GEGEVEN OPDRACHT A:
Hernoem in de verordening over IFRIC 14 "IFRIC" tot "het Interpretatiecomité" binnen het stuk van "VERORDENING (EG) Nr. 1263/2008" tot en met "EER relevante tekst)", en geef dat stuk opnieuw weer.

GEËXTRAHEERDE TEKST:
******************************

17.12.2008   

NL

Publicatieblad van de Europese Unie

L 338/25


VERORDENING (EG) Nr. 1263/2008 VAN DE COMMISSIE

van 16 december 2008

houdende wijziging van Verordening (EG) nr. 1126/2008 tot goedkeuring van bepaalde internationale standaarden voor jaarrekeningen overeenkomstig Verordening (EG) nr. 1606/2002 van het Europees Parlement en de Raad met het oog op de invoeging van interpretatie 14 van het International Financial Reporting Interpretations Committee (IFRIC)

(Voor de EER relevante tekst)

DE COMMISSIE VAN DE EUROPESE GEMEENSCHAPPEN,

Gelet op het Verdrag tot oprichting van de Europese Gemeenschap,

Gelet op Verordening (EG) nr. 1606/2002 van het Europees Parlement en de Raad van 19 juli 2002 betreffende de toepassing van internationale standaarden voor jaarrekeningen (1), en met name op artikel 3, lid 1,

Overwegende hetgeen volgt:

(1)

Bij Verordening (EG) nr. 1126/2008 (2) van de Commissie werd een aantal op 15 oktober 2008 bestaande internationale standaarden en interpretaties goedgekeurd.

(2)

Op 5 juli 2007 heeft het International Financial Reporting Interpretations Committee (IFRIC) interpretatie 14 voor IAS 19 — De limiet voor een actief uit hoofde van een toegezegd-pensioenregeling, minimaal vereiste dekkingsgraden en de wisselwerking hiertussen (hierna „IFRIC 14” genoemd) gepubliceerd. IFRIC 14 verduidelijkt de bepalingen van International Accounting Standard (IAS) 19 met betrekking tot de waarde van een actief uit hoofde van een toegezegd-pensioenregeling in het kader van dergelijke regelingen na uitdiensttreding, wanneer een minimaal vereiste dekkingsgraad is vereist. Een actief uit hoofde van een toegezegd-pensioenregeling is de reële waarde van de fondsbeleggingen minus de contante waarde van de brutoverplichting uit hoofde van toegezegd-pensioenregelingen. IAS 19 beperkt de waarde tot de contante waarde van de economische voordelen die beschikbaar zijn als een terugbetaling uit de regeling of als een verlaging van de toekomstige bijdragen aan de regeling, die door een minimaal vereiste dekkingsgraad kunnen worden beïnvloed.

******************************

MATERIAAL:
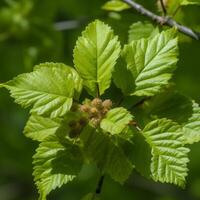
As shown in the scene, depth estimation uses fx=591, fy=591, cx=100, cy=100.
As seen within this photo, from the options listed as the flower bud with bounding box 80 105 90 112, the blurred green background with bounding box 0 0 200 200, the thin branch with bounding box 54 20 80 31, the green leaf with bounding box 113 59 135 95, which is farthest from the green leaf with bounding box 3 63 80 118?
the thin branch with bounding box 54 20 80 31

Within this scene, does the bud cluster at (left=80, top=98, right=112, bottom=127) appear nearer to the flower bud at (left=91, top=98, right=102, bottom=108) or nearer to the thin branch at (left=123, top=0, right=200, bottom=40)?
the flower bud at (left=91, top=98, right=102, bottom=108)

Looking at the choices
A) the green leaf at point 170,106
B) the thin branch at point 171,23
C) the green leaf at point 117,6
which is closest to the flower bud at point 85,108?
the green leaf at point 170,106

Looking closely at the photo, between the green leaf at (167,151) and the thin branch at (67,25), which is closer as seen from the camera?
the green leaf at (167,151)

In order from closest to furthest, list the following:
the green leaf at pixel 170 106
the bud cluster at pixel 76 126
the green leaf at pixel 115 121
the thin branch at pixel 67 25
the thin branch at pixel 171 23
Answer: the green leaf at pixel 115 121 → the bud cluster at pixel 76 126 → the green leaf at pixel 170 106 → the thin branch at pixel 171 23 → the thin branch at pixel 67 25

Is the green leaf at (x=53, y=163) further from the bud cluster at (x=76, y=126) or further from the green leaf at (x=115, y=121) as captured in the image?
the green leaf at (x=115, y=121)

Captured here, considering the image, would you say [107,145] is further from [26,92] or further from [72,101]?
[26,92]
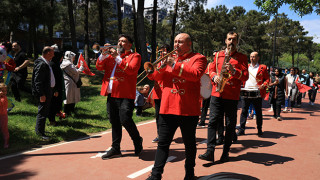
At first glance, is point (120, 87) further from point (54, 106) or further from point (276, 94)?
point (276, 94)

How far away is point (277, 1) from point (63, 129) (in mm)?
11725

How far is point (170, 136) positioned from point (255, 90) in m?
4.18

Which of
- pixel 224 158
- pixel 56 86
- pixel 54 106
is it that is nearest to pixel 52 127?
pixel 54 106

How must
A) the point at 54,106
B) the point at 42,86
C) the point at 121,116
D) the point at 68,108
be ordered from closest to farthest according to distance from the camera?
the point at 121,116
the point at 42,86
the point at 54,106
the point at 68,108

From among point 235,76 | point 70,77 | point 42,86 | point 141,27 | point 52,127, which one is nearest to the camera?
point 235,76

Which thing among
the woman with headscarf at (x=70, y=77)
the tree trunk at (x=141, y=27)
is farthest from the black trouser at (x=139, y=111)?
the tree trunk at (x=141, y=27)

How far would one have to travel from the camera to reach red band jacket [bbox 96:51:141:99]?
476 centimetres

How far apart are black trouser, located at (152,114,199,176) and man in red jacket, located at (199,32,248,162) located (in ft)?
3.77

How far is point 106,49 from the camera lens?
4703 millimetres

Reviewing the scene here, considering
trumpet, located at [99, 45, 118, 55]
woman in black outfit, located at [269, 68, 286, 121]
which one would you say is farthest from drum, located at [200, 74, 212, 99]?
woman in black outfit, located at [269, 68, 286, 121]

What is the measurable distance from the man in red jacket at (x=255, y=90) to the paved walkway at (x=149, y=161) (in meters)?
0.50

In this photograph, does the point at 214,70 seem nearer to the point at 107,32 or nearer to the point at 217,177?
the point at 217,177

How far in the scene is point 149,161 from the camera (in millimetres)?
4898

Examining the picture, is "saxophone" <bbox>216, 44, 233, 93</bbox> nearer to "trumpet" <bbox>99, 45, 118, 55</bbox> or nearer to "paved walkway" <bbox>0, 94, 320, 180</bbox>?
"paved walkway" <bbox>0, 94, 320, 180</bbox>
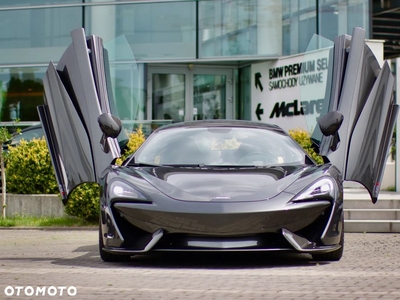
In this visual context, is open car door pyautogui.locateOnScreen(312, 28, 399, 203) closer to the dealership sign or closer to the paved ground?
the paved ground

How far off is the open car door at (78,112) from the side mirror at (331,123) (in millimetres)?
2203

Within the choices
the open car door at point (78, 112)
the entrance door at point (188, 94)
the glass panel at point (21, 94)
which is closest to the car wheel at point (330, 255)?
the open car door at point (78, 112)

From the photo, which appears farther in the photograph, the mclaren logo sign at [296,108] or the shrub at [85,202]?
the mclaren logo sign at [296,108]

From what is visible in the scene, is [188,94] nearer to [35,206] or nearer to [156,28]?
[156,28]

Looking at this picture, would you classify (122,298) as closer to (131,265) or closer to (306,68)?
(131,265)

******************************

GEGEVEN OPDRACHT B:
Filter de vermeldingen en neem elke regel over waarin de string "image" voorkomt. Het verschil tussen hoofdletters en kleine letters telt mee.

UITWERKING OPDRACHT A:
VERORDENING (EG) Nr. 1263/2008 VAN DE COMMISSIE

van 16 december 2008

houdende wijziging van Verordening (EG) nr. 1126/2008 tot goedkeuring van bepaalde internationale standaarden voor jaarrekeningen overeenkomstig Verordening (EG) nr. 1606/2002 van het Europees Parlement en de Raad met het oog op de invoeging van interpretatie 14 van het International Financial Reporting Interpretations Committee (het Interpretatiecomité)

(Voor de EER relevante tekst)

UITWERKING OPDRACHT B:
Is the green leaf at (x=53, y=163) further from the bud cluster at (x=76, y=126) or further from the green leaf at (x=115, y=121) as captured in the image?
Captured here, considering the image, would you say [107,145] is further from [26,92] or further from [72,101]?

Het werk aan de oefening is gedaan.